Experiences like this don’t even come with a deep, abiding sense of satisfaction that while what you are doing is difficult, it will all be worth it in the end. If they did, they wouldn’t have the power to shape you into something better than the you who first engaged with that experience.
Making a choice that has a highly probable chance of reward isn’t doing “the right thing”; it’s doing the logical thing:
- If I don’t succumb to this addiction, I will live a healthier life and enjoy better relationships.
- If I don’t say what I’m really thinking right now, I won’t have to try to take it back later.
- If I tell the truth about this, I might lose this friendship, but I won’t lose my sense of integrity.
1+1=2. Duh. Of course doing those things make you happy.
But some of our most important choices cannot be made with expectation of–even eventual–personal reward. Sometimes doing the right thing will benefit other people–even strangers or future generations you may never meet.
And what if doing those right things is going to result in diminished prospects or vastly increased pain or uncertainty or loneliness for yourself? What if it opens you up to sustained or unending recurrences of that pain? What then? Is it no longer “the right thing”? (And in this case, what is that “right” thing? Give up her scholarship for next year and disappear so that he can’t find her? Go against all her instincts that rebel at the thought of killing her child, to save it from what she sees as a worse fate, later?)

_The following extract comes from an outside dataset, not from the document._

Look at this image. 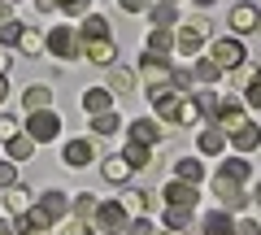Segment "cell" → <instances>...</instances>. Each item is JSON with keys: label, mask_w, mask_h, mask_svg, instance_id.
I'll return each mask as SVG.
<instances>
[{"label": "cell", "mask_w": 261, "mask_h": 235, "mask_svg": "<svg viewBox=\"0 0 261 235\" xmlns=\"http://www.w3.org/2000/svg\"><path fill=\"white\" fill-rule=\"evenodd\" d=\"M209 61H214L218 70H235V66L248 61V48H244L240 35H222V39H214V48H209Z\"/></svg>", "instance_id": "6da1fadb"}, {"label": "cell", "mask_w": 261, "mask_h": 235, "mask_svg": "<svg viewBox=\"0 0 261 235\" xmlns=\"http://www.w3.org/2000/svg\"><path fill=\"white\" fill-rule=\"evenodd\" d=\"M140 79H144V83H152L148 92H161V87H170V79H174V66H170V57L144 53V61H140Z\"/></svg>", "instance_id": "7a4b0ae2"}, {"label": "cell", "mask_w": 261, "mask_h": 235, "mask_svg": "<svg viewBox=\"0 0 261 235\" xmlns=\"http://www.w3.org/2000/svg\"><path fill=\"white\" fill-rule=\"evenodd\" d=\"M205 39H209V22H205V18L183 22V27H178V35H174V53H183V57H196L200 48H205Z\"/></svg>", "instance_id": "3957f363"}, {"label": "cell", "mask_w": 261, "mask_h": 235, "mask_svg": "<svg viewBox=\"0 0 261 235\" xmlns=\"http://www.w3.org/2000/svg\"><path fill=\"white\" fill-rule=\"evenodd\" d=\"M27 135L35 144H53L57 135H61V118H57L53 109H35V113H27Z\"/></svg>", "instance_id": "277c9868"}, {"label": "cell", "mask_w": 261, "mask_h": 235, "mask_svg": "<svg viewBox=\"0 0 261 235\" xmlns=\"http://www.w3.org/2000/svg\"><path fill=\"white\" fill-rule=\"evenodd\" d=\"M92 222H96V231H100V235H122L130 218H126V209H122L118 200H100L96 214H92Z\"/></svg>", "instance_id": "5b68a950"}, {"label": "cell", "mask_w": 261, "mask_h": 235, "mask_svg": "<svg viewBox=\"0 0 261 235\" xmlns=\"http://www.w3.org/2000/svg\"><path fill=\"white\" fill-rule=\"evenodd\" d=\"M44 48H53L61 61H74L79 53H83V39H79V31H70V27H57L53 35H44Z\"/></svg>", "instance_id": "8992f818"}, {"label": "cell", "mask_w": 261, "mask_h": 235, "mask_svg": "<svg viewBox=\"0 0 261 235\" xmlns=\"http://www.w3.org/2000/svg\"><path fill=\"white\" fill-rule=\"evenodd\" d=\"M152 109H157V118H170V122H178V113H183V92H174V87H161V92H148Z\"/></svg>", "instance_id": "52a82bcc"}, {"label": "cell", "mask_w": 261, "mask_h": 235, "mask_svg": "<svg viewBox=\"0 0 261 235\" xmlns=\"http://www.w3.org/2000/svg\"><path fill=\"white\" fill-rule=\"evenodd\" d=\"M161 196H166V205L196 209V200H200V188H192V183H183V179H170L166 188H161Z\"/></svg>", "instance_id": "ba28073f"}, {"label": "cell", "mask_w": 261, "mask_h": 235, "mask_svg": "<svg viewBox=\"0 0 261 235\" xmlns=\"http://www.w3.org/2000/svg\"><path fill=\"white\" fill-rule=\"evenodd\" d=\"M214 118H218V126H222L226 135H231L235 126L248 122V118H244V100H235V96H226V100L218 96V113H214Z\"/></svg>", "instance_id": "9c48e42d"}, {"label": "cell", "mask_w": 261, "mask_h": 235, "mask_svg": "<svg viewBox=\"0 0 261 235\" xmlns=\"http://www.w3.org/2000/svg\"><path fill=\"white\" fill-rule=\"evenodd\" d=\"M126 135H130L135 144H144V148H152V144H161V140H166V126H161V122H152V118H135V122L126 126Z\"/></svg>", "instance_id": "30bf717a"}, {"label": "cell", "mask_w": 261, "mask_h": 235, "mask_svg": "<svg viewBox=\"0 0 261 235\" xmlns=\"http://www.w3.org/2000/svg\"><path fill=\"white\" fill-rule=\"evenodd\" d=\"M214 192H218V200H222V209H226V214H240V209L252 200L248 192L240 188V183H226V179H214Z\"/></svg>", "instance_id": "8fae6325"}, {"label": "cell", "mask_w": 261, "mask_h": 235, "mask_svg": "<svg viewBox=\"0 0 261 235\" xmlns=\"http://www.w3.org/2000/svg\"><path fill=\"white\" fill-rule=\"evenodd\" d=\"M257 5H248V0H240V5H235L231 9V31L235 35H248V31H257Z\"/></svg>", "instance_id": "7c38bea8"}, {"label": "cell", "mask_w": 261, "mask_h": 235, "mask_svg": "<svg viewBox=\"0 0 261 235\" xmlns=\"http://www.w3.org/2000/svg\"><path fill=\"white\" fill-rule=\"evenodd\" d=\"M61 157H65V166H70V170L87 166V161L96 157V140H70V144H65V152H61Z\"/></svg>", "instance_id": "4fadbf2b"}, {"label": "cell", "mask_w": 261, "mask_h": 235, "mask_svg": "<svg viewBox=\"0 0 261 235\" xmlns=\"http://www.w3.org/2000/svg\"><path fill=\"white\" fill-rule=\"evenodd\" d=\"M79 105H83L92 118H96V113H109L113 109V92H109V87H87V92L79 96Z\"/></svg>", "instance_id": "5bb4252c"}, {"label": "cell", "mask_w": 261, "mask_h": 235, "mask_svg": "<svg viewBox=\"0 0 261 235\" xmlns=\"http://www.w3.org/2000/svg\"><path fill=\"white\" fill-rule=\"evenodd\" d=\"M257 144H261V126L252 122V118H248L244 126H235V131H231V148H235V152H252Z\"/></svg>", "instance_id": "9a60e30c"}, {"label": "cell", "mask_w": 261, "mask_h": 235, "mask_svg": "<svg viewBox=\"0 0 261 235\" xmlns=\"http://www.w3.org/2000/svg\"><path fill=\"white\" fill-rule=\"evenodd\" d=\"M39 209H44V214L57 222V218H65V214H70V196H65L61 188H48L44 196H39Z\"/></svg>", "instance_id": "2e32d148"}, {"label": "cell", "mask_w": 261, "mask_h": 235, "mask_svg": "<svg viewBox=\"0 0 261 235\" xmlns=\"http://www.w3.org/2000/svg\"><path fill=\"white\" fill-rule=\"evenodd\" d=\"M83 53H87V61H96V66H113V61H118V48H113V39H87Z\"/></svg>", "instance_id": "e0dca14e"}, {"label": "cell", "mask_w": 261, "mask_h": 235, "mask_svg": "<svg viewBox=\"0 0 261 235\" xmlns=\"http://www.w3.org/2000/svg\"><path fill=\"white\" fill-rule=\"evenodd\" d=\"M218 179H226V183H248V179H252L248 157H226V161H222V170H218Z\"/></svg>", "instance_id": "ac0fdd59"}, {"label": "cell", "mask_w": 261, "mask_h": 235, "mask_svg": "<svg viewBox=\"0 0 261 235\" xmlns=\"http://www.w3.org/2000/svg\"><path fill=\"white\" fill-rule=\"evenodd\" d=\"M174 179H183V183H192V188H200L205 183V166L196 157H178L174 161Z\"/></svg>", "instance_id": "d6986e66"}, {"label": "cell", "mask_w": 261, "mask_h": 235, "mask_svg": "<svg viewBox=\"0 0 261 235\" xmlns=\"http://www.w3.org/2000/svg\"><path fill=\"white\" fill-rule=\"evenodd\" d=\"M79 39H83V44H87V39H113V35H109V22H105V13H87L83 27H79Z\"/></svg>", "instance_id": "ffe728a7"}, {"label": "cell", "mask_w": 261, "mask_h": 235, "mask_svg": "<svg viewBox=\"0 0 261 235\" xmlns=\"http://www.w3.org/2000/svg\"><path fill=\"white\" fill-rule=\"evenodd\" d=\"M196 148L209 152V157H214V152H226V131H222V126H205L200 140H196Z\"/></svg>", "instance_id": "44dd1931"}, {"label": "cell", "mask_w": 261, "mask_h": 235, "mask_svg": "<svg viewBox=\"0 0 261 235\" xmlns=\"http://www.w3.org/2000/svg\"><path fill=\"white\" fill-rule=\"evenodd\" d=\"M5 152H9V161H13V166H18V161H31V157H35V140H31V135L22 131V135H13V140L5 144Z\"/></svg>", "instance_id": "7402d4cb"}, {"label": "cell", "mask_w": 261, "mask_h": 235, "mask_svg": "<svg viewBox=\"0 0 261 235\" xmlns=\"http://www.w3.org/2000/svg\"><path fill=\"white\" fill-rule=\"evenodd\" d=\"M118 205L126 209V218H144V209H148V192L130 188V192H122V196H118Z\"/></svg>", "instance_id": "603a6c76"}, {"label": "cell", "mask_w": 261, "mask_h": 235, "mask_svg": "<svg viewBox=\"0 0 261 235\" xmlns=\"http://www.w3.org/2000/svg\"><path fill=\"white\" fill-rule=\"evenodd\" d=\"M22 105H27V113H35V109H48V105H53V87H44V83L27 87V92H22Z\"/></svg>", "instance_id": "cb8c5ba5"}, {"label": "cell", "mask_w": 261, "mask_h": 235, "mask_svg": "<svg viewBox=\"0 0 261 235\" xmlns=\"http://www.w3.org/2000/svg\"><path fill=\"white\" fill-rule=\"evenodd\" d=\"M122 161H126L130 170H144L152 161V148H144V144H135V140H126V148H122Z\"/></svg>", "instance_id": "d4e9b609"}, {"label": "cell", "mask_w": 261, "mask_h": 235, "mask_svg": "<svg viewBox=\"0 0 261 235\" xmlns=\"http://www.w3.org/2000/svg\"><path fill=\"white\" fill-rule=\"evenodd\" d=\"M109 92L113 96H130V92H135V70H126V66L113 70V74H109Z\"/></svg>", "instance_id": "484cf974"}, {"label": "cell", "mask_w": 261, "mask_h": 235, "mask_svg": "<svg viewBox=\"0 0 261 235\" xmlns=\"http://www.w3.org/2000/svg\"><path fill=\"white\" fill-rule=\"evenodd\" d=\"M5 209H13V214H27V209H31V192L27 188H22V183H13V188L9 192H5Z\"/></svg>", "instance_id": "4316f807"}, {"label": "cell", "mask_w": 261, "mask_h": 235, "mask_svg": "<svg viewBox=\"0 0 261 235\" xmlns=\"http://www.w3.org/2000/svg\"><path fill=\"white\" fill-rule=\"evenodd\" d=\"M205 235H231V214H226V209L205 214Z\"/></svg>", "instance_id": "83f0119b"}, {"label": "cell", "mask_w": 261, "mask_h": 235, "mask_svg": "<svg viewBox=\"0 0 261 235\" xmlns=\"http://www.w3.org/2000/svg\"><path fill=\"white\" fill-rule=\"evenodd\" d=\"M96 205H100V200H96L92 192H83V196H74V200H70V214H74V218H83V222H92Z\"/></svg>", "instance_id": "f1b7e54d"}, {"label": "cell", "mask_w": 261, "mask_h": 235, "mask_svg": "<svg viewBox=\"0 0 261 235\" xmlns=\"http://www.w3.org/2000/svg\"><path fill=\"white\" fill-rule=\"evenodd\" d=\"M148 53H157V57H170L174 53V39H170V31H148Z\"/></svg>", "instance_id": "f546056e"}, {"label": "cell", "mask_w": 261, "mask_h": 235, "mask_svg": "<svg viewBox=\"0 0 261 235\" xmlns=\"http://www.w3.org/2000/svg\"><path fill=\"white\" fill-rule=\"evenodd\" d=\"M100 170H105V179H109V183H126V179H130V166H126L122 157H109Z\"/></svg>", "instance_id": "4dcf8cb0"}, {"label": "cell", "mask_w": 261, "mask_h": 235, "mask_svg": "<svg viewBox=\"0 0 261 235\" xmlns=\"http://www.w3.org/2000/svg\"><path fill=\"white\" fill-rule=\"evenodd\" d=\"M152 22H157V27L161 31H170V27H178V9H174V5H152Z\"/></svg>", "instance_id": "1f68e13d"}, {"label": "cell", "mask_w": 261, "mask_h": 235, "mask_svg": "<svg viewBox=\"0 0 261 235\" xmlns=\"http://www.w3.org/2000/svg\"><path fill=\"white\" fill-rule=\"evenodd\" d=\"M18 48H22V57H39L44 53V35H39V31H22V39H18Z\"/></svg>", "instance_id": "d6a6232c"}, {"label": "cell", "mask_w": 261, "mask_h": 235, "mask_svg": "<svg viewBox=\"0 0 261 235\" xmlns=\"http://www.w3.org/2000/svg\"><path fill=\"white\" fill-rule=\"evenodd\" d=\"M192 74H196V83H218V79H222V70H218L209 57H200V61L192 66Z\"/></svg>", "instance_id": "836d02e7"}, {"label": "cell", "mask_w": 261, "mask_h": 235, "mask_svg": "<svg viewBox=\"0 0 261 235\" xmlns=\"http://www.w3.org/2000/svg\"><path fill=\"white\" fill-rule=\"evenodd\" d=\"M118 126H122V118H118V113H96V118H92V131L96 135H113V131H118Z\"/></svg>", "instance_id": "e575fe53"}, {"label": "cell", "mask_w": 261, "mask_h": 235, "mask_svg": "<svg viewBox=\"0 0 261 235\" xmlns=\"http://www.w3.org/2000/svg\"><path fill=\"white\" fill-rule=\"evenodd\" d=\"M252 74H257V66H252V61H244V66L226 70V83H231V87H248V83H252Z\"/></svg>", "instance_id": "d590c367"}, {"label": "cell", "mask_w": 261, "mask_h": 235, "mask_svg": "<svg viewBox=\"0 0 261 235\" xmlns=\"http://www.w3.org/2000/svg\"><path fill=\"white\" fill-rule=\"evenodd\" d=\"M166 222H170V231H183V235H187V222H192V209H178V205H170V209H166Z\"/></svg>", "instance_id": "8d00e7d4"}, {"label": "cell", "mask_w": 261, "mask_h": 235, "mask_svg": "<svg viewBox=\"0 0 261 235\" xmlns=\"http://www.w3.org/2000/svg\"><path fill=\"white\" fill-rule=\"evenodd\" d=\"M192 105H196V113H200V118H214V113H218V96H214V92L192 96Z\"/></svg>", "instance_id": "74e56055"}, {"label": "cell", "mask_w": 261, "mask_h": 235, "mask_svg": "<svg viewBox=\"0 0 261 235\" xmlns=\"http://www.w3.org/2000/svg\"><path fill=\"white\" fill-rule=\"evenodd\" d=\"M22 31H27V27H22V22H5V27H0V44H5V48H18Z\"/></svg>", "instance_id": "f35d334b"}, {"label": "cell", "mask_w": 261, "mask_h": 235, "mask_svg": "<svg viewBox=\"0 0 261 235\" xmlns=\"http://www.w3.org/2000/svg\"><path fill=\"white\" fill-rule=\"evenodd\" d=\"M231 235H261L257 218H231Z\"/></svg>", "instance_id": "ab89813d"}, {"label": "cell", "mask_w": 261, "mask_h": 235, "mask_svg": "<svg viewBox=\"0 0 261 235\" xmlns=\"http://www.w3.org/2000/svg\"><path fill=\"white\" fill-rule=\"evenodd\" d=\"M244 96H248V105H252V109H261V70L252 74V83L244 87Z\"/></svg>", "instance_id": "60d3db41"}, {"label": "cell", "mask_w": 261, "mask_h": 235, "mask_svg": "<svg viewBox=\"0 0 261 235\" xmlns=\"http://www.w3.org/2000/svg\"><path fill=\"white\" fill-rule=\"evenodd\" d=\"M18 183V166L13 161H0V188H13Z\"/></svg>", "instance_id": "b9f144b4"}, {"label": "cell", "mask_w": 261, "mask_h": 235, "mask_svg": "<svg viewBox=\"0 0 261 235\" xmlns=\"http://www.w3.org/2000/svg\"><path fill=\"white\" fill-rule=\"evenodd\" d=\"M61 235H92V226H87L83 218H70V222L61 226Z\"/></svg>", "instance_id": "7bdbcfd3"}, {"label": "cell", "mask_w": 261, "mask_h": 235, "mask_svg": "<svg viewBox=\"0 0 261 235\" xmlns=\"http://www.w3.org/2000/svg\"><path fill=\"white\" fill-rule=\"evenodd\" d=\"M118 5H122L126 13H148V9H152V0H118Z\"/></svg>", "instance_id": "ee69618b"}, {"label": "cell", "mask_w": 261, "mask_h": 235, "mask_svg": "<svg viewBox=\"0 0 261 235\" xmlns=\"http://www.w3.org/2000/svg\"><path fill=\"white\" fill-rule=\"evenodd\" d=\"M13 135H18V122H13V118H0V140L9 144Z\"/></svg>", "instance_id": "f6af8a7d"}, {"label": "cell", "mask_w": 261, "mask_h": 235, "mask_svg": "<svg viewBox=\"0 0 261 235\" xmlns=\"http://www.w3.org/2000/svg\"><path fill=\"white\" fill-rule=\"evenodd\" d=\"M5 22H13V5L9 0H0V27H5Z\"/></svg>", "instance_id": "bcb514c9"}, {"label": "cell", "mask_w": 261, "mask_h": 235, "mask_svg": "<svg viewBox=\"0 0 261 235\" xmlns=\"http://www.w3.org/2000/svg\"><path fill=\"white\" fill-rule=\"evenodd\" d=\"M5 100H9V79L0 74V105H5Z\"/></svg>", "instance_id": "7dc6e473"}, {"label": "cell", "mask_w": 261, "mask_h": 235, "mask_svg": "<svg viewBox=\"0 0 261 235\" xmlns=\"http://www.w3.org/2000/svg\"><path fill=\"white\" fill-rule=\"evenodd\" d=\"M13 231H18V226H13ZM18 235H48V231H31V226H22Z\"/></svg>", "instance_id": "c3c4849f"}, {"label": "cell", "mask_w": 261, "mask_h": 235, "mask_svg": "<svg viewBox=\"0 0 261 235\" xmlns=\"http://www.w3.org/2000/svg\"><path fill=\"white\" fill-rule=\"evenodd\" d=\"M5 70H9V53H0V74H5Z\"/></svg>", "instance_id": "681fc988"}, {"label": "cell", "mask_w": 261, "mask_h": 235, "mask_svg": "<svg viewBox=\"0 0 261 235\" xmlns=\"http://www.w3.org/2000/svg\"><path fill=\"white\" fill-rule=\"evenodd\" d=\"M0 235H13V222H0Z\"/></svg>", "instance_id": "f907efd6"}, {"label": "cell", "mask_w": 261, "mask_h": 235, "mask_svg": "<svg viewBox=\"0 0 261 235\" xmlns=\"http://www.w3.org/2000/svg\"><path fill=\"white\" fill-rule=\"evenodd\" d=\"M152 235H183V231H170V226H166V231H152Z\"/></svg>", "instance_id": "816d5d0a"}, {"label": "cell", "mask_w": 261, "mask_h": 235, "mask_svg": "<svg viewBox=\"0 0 261 235\" xmlns=\"http://www.w3.org/2000/svg\"><path fill=\"white\" fill-rule=\"evenodd\" d=\"M196 5H200V9H209V5H218V0H196Z\"/></svg>", "instance_id": "f5cc1de1"}, {"label": "cell", "mask_w": 261, "mask_h": 235, "mask_svg": "<svg viewBox=\"0 0 261 235\" xmlns=\"http://www.w3.org/2000/svg\"><path fill=\"white\" fill-rule=\"evenodd\" d=\"M257 31H261V18H257Z\"/></svg>", "instance_id": "db71d44e"}, {"label": "cell", "mask_w": 261, "mask_h": 235, "mask_svg": "<svg viewBox=\"0 0 261 235\" xmlns=\"http://www.w3.org/2000/svg\"><path fill=\"white\" fill-rule=\"evenodd\" d=\"M257 200H261V188H257Z\"/></svg>", "instance_id": "11a10c76"}, {"label": "cell", "mask_w": 261, "mask_h": 235, "mask_svg": "<svg viewBox=\"0 0 261 235\" xmlns=\"http://www.w3.org/2000/svg\"><path fill=\"white\" fill-rule=\"evenodd\" d=\"M166 5H174V0H166Z\"/></svg>", "instance_id": "9f6ffc18"}, {"label": "cell", "mask_w": 261, "mask_h": 235, "mask_svg": "<svg viewBox=\"0 0 261 235\" xmlns=\"http://www.w3.org/2000/svg\"><path fill=\"white\" fill-rule=\"evenodd\" d=\"M9 5H13V0H9Z\"/></svg>", "instance_id": "6f0895ef"}]
</instances>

The reality is, most of the time, the experiences that shape us most profoundly don’t have a foreseeable end. They are of the “thorn in the flesh” variety that Paul spoke of–those difficulties that afflict us relentlessly and come back again and again, just when we think we’ve seen the last of them. Those are the things that refine our characters–and they don’t make us happy.
Yes, eventually, that refining process can result in greater emotional or spiritual or psychological stability, which can translate into greater capacity for happiness–but let’s face it: capacity doesn’t equate with content, most of the time.
Is it not dangerous to promise younger generations that doing the right thing will make them happy? Is it setting them up for disillusionment and failure? Would it be more accurate to promise that doing the right thing will make them better humans?
I mean… I guess that’s a happy thought, all by itself, so maybe I’m talking in circles.